Ignatius schreibt der Kirche als erster in der christlichen Literatur das Eigenschaftswort „katholisch“, also „universal“ zu. „Wo Jesus Christus ist“, schreibt er, „ist auch die katholische Kirche“ (Brief an die Smyrnaer 8, 2). Und gerade im Dienst für die Einheit der katholischen Kirche übt die christliche Gemeinde von Rom eine Art Primat in der Liebe aus. Ignatius schreibt an die Kirche, „die auch den Vorsitz führt am Orte des römischen Bezirkes, die Gottes würdig, ehrwürdig, preiswürdig, lobwürdig ... und Vorsteherin ist des Liebesbundes, die das Gesetz Christi hat, des Vaters Namen führt“ (Brief an die Römer, Prolog).
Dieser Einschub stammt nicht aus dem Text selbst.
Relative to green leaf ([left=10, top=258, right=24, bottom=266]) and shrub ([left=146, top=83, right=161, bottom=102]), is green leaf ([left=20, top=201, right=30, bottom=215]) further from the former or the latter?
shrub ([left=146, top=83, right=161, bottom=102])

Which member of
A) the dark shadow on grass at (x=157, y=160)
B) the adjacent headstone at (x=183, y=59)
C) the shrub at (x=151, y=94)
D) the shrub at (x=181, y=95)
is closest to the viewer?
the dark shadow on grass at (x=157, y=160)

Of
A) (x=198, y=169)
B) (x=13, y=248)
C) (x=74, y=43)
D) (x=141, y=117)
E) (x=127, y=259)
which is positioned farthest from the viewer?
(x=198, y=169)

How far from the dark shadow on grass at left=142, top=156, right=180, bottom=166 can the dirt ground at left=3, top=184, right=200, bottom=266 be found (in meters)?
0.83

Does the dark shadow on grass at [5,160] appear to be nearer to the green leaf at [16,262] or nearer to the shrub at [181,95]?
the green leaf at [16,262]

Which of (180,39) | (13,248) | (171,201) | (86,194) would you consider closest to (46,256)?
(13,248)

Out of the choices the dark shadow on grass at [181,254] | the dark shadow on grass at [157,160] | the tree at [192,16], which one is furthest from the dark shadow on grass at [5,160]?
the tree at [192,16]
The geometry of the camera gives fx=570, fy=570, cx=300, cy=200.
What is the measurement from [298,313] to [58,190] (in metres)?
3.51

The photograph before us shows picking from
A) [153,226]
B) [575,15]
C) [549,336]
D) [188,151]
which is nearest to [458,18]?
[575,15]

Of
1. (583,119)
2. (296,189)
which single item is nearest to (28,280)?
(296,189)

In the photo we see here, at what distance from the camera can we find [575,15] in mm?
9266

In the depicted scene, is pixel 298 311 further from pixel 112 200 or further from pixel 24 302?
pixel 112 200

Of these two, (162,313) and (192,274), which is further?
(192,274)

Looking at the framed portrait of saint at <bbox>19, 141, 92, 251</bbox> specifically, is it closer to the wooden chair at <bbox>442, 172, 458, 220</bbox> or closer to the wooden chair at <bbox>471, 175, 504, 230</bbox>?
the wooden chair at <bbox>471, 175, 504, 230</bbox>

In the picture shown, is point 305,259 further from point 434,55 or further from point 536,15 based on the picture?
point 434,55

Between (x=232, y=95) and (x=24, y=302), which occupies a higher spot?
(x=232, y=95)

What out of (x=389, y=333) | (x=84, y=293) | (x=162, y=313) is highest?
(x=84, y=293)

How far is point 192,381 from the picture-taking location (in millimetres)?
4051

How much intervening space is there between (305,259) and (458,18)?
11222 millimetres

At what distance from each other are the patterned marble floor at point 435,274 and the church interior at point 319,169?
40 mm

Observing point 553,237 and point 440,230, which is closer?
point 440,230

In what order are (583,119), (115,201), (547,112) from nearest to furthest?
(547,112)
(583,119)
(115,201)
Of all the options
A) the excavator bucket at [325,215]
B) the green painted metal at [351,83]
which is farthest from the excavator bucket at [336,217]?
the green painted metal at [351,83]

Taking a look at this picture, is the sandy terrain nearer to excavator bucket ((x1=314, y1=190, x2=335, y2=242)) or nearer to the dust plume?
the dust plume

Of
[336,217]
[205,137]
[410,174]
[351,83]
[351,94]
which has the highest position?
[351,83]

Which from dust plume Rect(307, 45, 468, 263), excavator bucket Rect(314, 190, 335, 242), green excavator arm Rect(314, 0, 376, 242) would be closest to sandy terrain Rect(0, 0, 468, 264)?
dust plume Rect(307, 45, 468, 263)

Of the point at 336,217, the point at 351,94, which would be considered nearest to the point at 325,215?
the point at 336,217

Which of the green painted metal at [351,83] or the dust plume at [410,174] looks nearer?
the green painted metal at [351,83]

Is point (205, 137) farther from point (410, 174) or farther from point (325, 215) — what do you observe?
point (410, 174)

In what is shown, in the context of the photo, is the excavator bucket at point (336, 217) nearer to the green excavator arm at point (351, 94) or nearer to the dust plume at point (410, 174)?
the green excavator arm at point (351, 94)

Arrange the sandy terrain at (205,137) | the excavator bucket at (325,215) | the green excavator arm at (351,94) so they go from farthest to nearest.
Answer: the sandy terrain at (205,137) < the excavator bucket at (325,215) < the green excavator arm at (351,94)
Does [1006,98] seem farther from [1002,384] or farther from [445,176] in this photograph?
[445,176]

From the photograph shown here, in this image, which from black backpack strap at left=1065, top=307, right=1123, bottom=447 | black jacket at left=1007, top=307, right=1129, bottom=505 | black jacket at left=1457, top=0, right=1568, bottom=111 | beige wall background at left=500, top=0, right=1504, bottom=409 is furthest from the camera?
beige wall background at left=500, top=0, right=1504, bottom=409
Wie man sieht, ist Ignatius wirklich der „Lehrer der Einheit“: der Einheit Gottes und der Einheit Christi (den verschiedenen Häresien zum Trotz, die sich zu verbreiten begannen und Christus in Gott und Mensch unterteilten), der Einheit der Kirche, der Einheit der Gläubigen in „Glaube und Liebe; diese übertrifft nichts“ (Brief an die Smyrnaer, 6, 1). Schließlich fordert der „Realismus“ des Ignatius die Gläubigen von gestern und von heute, ja uns alle zu einer fortschreitenden Synthese zwischen der Anpassung an Christus (Vereinigung mit Ihm, Leben in Ihm) und der Hingabe an seine Kirche (Einheit mit dem Bischof, großzügiger Dienst in der Gemeinschaft und in der Welt) auf.

Man muss also zu einer Synthese zwischen Gemeinschaft der Kirche in ihrem Inneren und Sendung, Verkündigung des Evangeliums für die anderen gelangen, bis die eine Dimension durch die andere spricht und die Gläubigen immer mehr „eines Sinnes ... unzerstörbaren Geist besitzen, der ist Jesus Christus“ (Brief an die Magnesier, 15). Ich bitte den Herrn um diese „Gnade der Einheit“ und richte, in der Überzeugung der ganzen Kirche in der Liebe vorzustehen (vgl. Brief an die Römer, Prolog), denselben Wunsch an Euch, der den Brief des Ignatius an die Christen von Tralles beschließt: „Liebet alle einander in ungeteiltem Herzen. Meine Seele opfert sich für euch nicht nur jetzt, sondern auch wenn ich zu Gott gelangt bin.... In Christus möget ihr ohne Tadel erfunden werden“ (13). Beten wir, dass der Herr uns helfe, diese Einheit zu erlangen und endlich ohne Tadel gefunden zu werden, denn die Liebe läutert die Seelen.